Chia: It may not be just for pets anymore.
The seeds behind the world's favorite hair-sprouting ceramic creatures might start turning up in an unexpected place: your cake recipe.
According to a new study, a gel made from chia seeds - yes, the same ones that lend their name to the beloved line of Chia Pets - may work as a substitute for eggs or oil to reduce the fat content of cakes.
Led by Dr. Rafael Borneo, a researcher at the Center of Excellence in Products and Processes Córdoba in Argentina, the study's authors experimented with cake recipes that substituted 25 percent, 50 percent, or 75 percent of the original recipes' eggs or oil for a gel made from chia seeds and water.
They fed each cake variety to a group of 75 young adults "who consumed cake as part of their typical diet pattern" and asked them to judge the cakes based on appearance, texture, and, of course, taste.
Taste testers gave the cakes made with a 25 percent chia gel substitution a thumbs-up: they were just as good as the original. The cakes with 50 and 75 percent substitutions? Not as good as the real thing, but not bad either.
Substituting 25 percent of a cake's oil with chia gel cut down on its calories (317 versus 335 per piece) and fat (8.7 grams versus 10.7 grams) compared to the original, Borneo and his colleagues report in the Journal of the American Dietetic Association.
The plant's advocates hope that studies like this one will help convince food companies and grocery shoppers to take chia seriously.
It's not surprising that chia seeds can help make a healthier cake that doesn't sacrifice taste, said Dr. Wayne Coates, an agricultural engineer who has been studying the plant for almost 20 years but was not involved with the current research.

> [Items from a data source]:
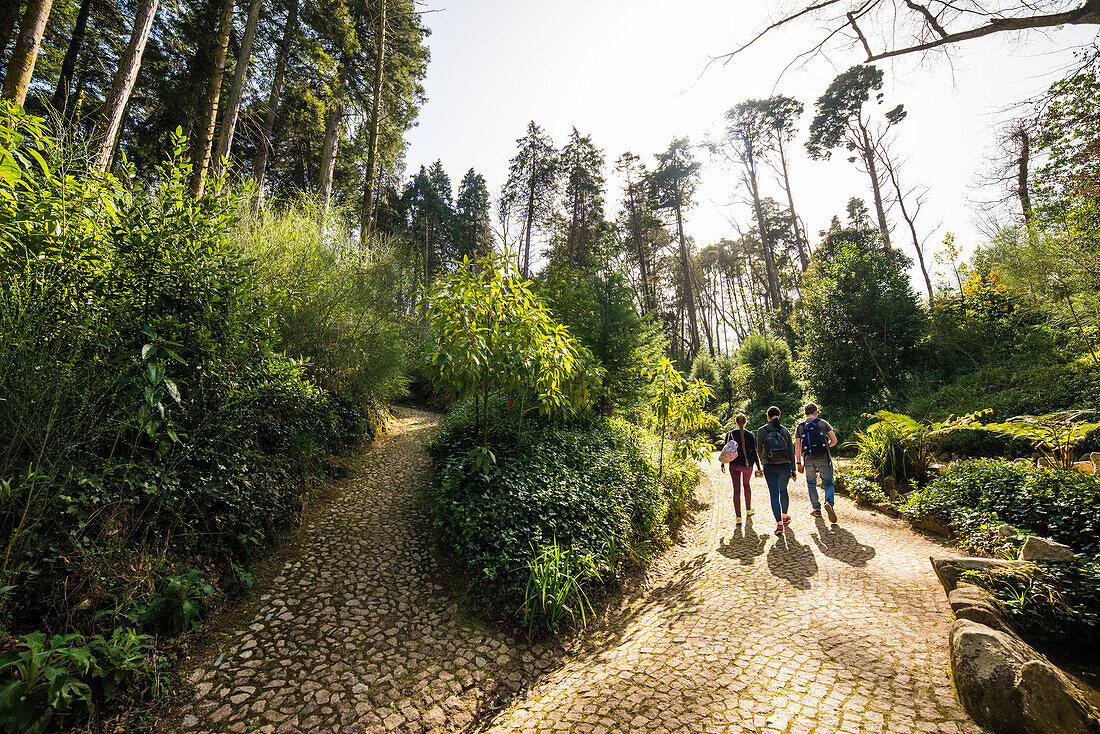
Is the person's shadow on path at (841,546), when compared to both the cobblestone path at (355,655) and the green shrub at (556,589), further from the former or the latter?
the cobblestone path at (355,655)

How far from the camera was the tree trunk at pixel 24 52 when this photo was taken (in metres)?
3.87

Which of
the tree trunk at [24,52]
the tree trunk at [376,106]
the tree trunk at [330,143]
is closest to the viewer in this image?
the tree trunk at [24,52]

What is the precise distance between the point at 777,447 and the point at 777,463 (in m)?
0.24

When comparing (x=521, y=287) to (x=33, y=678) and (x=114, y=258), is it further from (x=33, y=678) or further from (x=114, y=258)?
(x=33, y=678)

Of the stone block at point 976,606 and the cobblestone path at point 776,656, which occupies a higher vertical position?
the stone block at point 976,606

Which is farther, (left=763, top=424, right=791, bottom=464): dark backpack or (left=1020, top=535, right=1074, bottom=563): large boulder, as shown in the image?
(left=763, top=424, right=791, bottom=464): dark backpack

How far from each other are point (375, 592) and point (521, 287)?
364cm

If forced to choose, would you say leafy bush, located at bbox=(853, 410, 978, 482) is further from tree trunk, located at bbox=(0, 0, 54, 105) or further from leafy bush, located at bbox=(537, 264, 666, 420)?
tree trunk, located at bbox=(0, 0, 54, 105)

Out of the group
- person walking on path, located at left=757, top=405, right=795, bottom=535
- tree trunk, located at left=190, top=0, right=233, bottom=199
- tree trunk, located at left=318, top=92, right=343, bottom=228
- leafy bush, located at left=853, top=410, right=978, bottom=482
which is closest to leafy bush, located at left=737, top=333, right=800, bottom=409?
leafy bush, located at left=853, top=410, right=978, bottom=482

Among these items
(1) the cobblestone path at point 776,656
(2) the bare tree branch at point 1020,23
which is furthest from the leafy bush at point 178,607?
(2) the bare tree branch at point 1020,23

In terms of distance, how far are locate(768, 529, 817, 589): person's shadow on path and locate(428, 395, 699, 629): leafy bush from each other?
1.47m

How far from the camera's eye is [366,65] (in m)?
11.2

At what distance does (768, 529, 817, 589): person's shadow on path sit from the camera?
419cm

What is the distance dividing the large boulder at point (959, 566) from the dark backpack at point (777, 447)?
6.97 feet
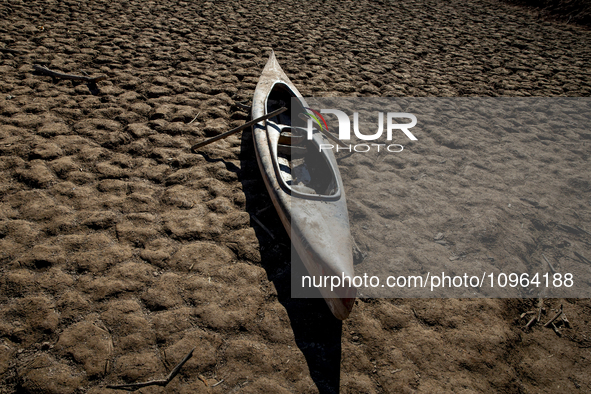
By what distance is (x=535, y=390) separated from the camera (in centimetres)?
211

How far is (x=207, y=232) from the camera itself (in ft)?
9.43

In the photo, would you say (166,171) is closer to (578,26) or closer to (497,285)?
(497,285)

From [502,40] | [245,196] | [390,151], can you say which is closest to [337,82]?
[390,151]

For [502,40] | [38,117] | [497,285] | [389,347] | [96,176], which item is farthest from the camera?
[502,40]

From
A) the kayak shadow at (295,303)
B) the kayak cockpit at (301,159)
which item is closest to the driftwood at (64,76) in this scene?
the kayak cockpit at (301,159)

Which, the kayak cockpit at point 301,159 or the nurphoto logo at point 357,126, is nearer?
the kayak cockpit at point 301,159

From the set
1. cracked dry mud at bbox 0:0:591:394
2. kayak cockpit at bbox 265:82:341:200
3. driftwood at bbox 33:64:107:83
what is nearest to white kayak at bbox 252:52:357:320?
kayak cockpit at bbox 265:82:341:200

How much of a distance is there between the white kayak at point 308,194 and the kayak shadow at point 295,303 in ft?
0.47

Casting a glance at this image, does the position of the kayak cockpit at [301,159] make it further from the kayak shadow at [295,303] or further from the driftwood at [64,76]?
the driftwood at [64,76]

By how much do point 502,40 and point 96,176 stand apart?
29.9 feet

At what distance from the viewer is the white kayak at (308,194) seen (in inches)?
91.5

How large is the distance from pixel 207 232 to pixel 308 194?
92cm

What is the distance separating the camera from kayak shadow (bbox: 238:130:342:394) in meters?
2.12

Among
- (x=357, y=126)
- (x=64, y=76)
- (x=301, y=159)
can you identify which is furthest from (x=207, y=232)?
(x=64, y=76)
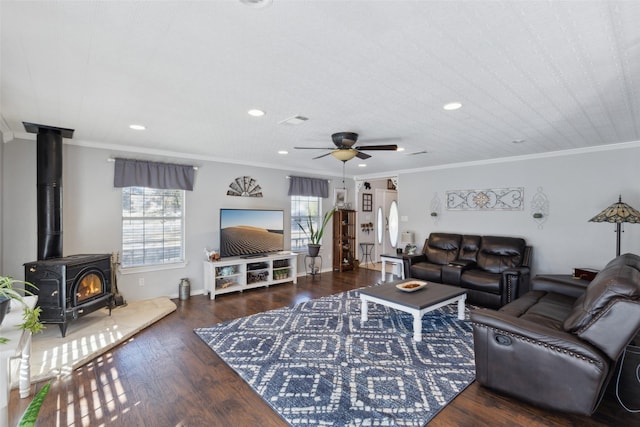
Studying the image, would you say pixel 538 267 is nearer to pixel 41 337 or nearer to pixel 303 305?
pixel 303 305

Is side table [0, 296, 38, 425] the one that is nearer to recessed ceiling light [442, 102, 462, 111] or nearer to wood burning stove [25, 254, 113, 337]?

> [Tasks to complete]:
**A.** In which journal did the chia article say the study was reported?
**B.** Carry on the chia article from its final sentence.
The data here are unrelated to the chia article.

> [Task answers]:
**A.** The Journal of the American Dietetic Association.

**B.**
"You can add it to anything," he told Reuters Health. "It has no flavor." And, he said, it's full of nutrients: antioxidants, fiber, protein, and omega-3 fatty acids.
Borneo cited its anti-inflammatory properties, and his study is not the first time chia has been touted for its health benefits. Long before the plant became famous for topping the pot-shaped likes of Scooby-Doo, Garfield, and the entire Chia "Proud to be an American" series, it was a staple crop in Mexico and Guatemala.
"The Aztec warriors carried chia seed on their campaigns," said Coates, who has promoted chia seeds on behalf of companies in the past. "That was their food, basically."
Michael Hirsch, the vice president of Joseph Enterprises, the company that produces Chia Pets, said that the company knew about the health benefits of chia early on, but chose to go the growing route instead of the eating route. Now that more research is supporting its health benefits, Joseph Enterprises has started promoting recipes using chia as well, he said.
Coates thinks chia isn't too far from showing up on supermarket shelves. The seeds - which cost about $5 to $6 per pound — are already sold in health food stores, and bigger companies are starting to get interested in the plant's health benefits, he said.
"It's just a fantastic food," he said.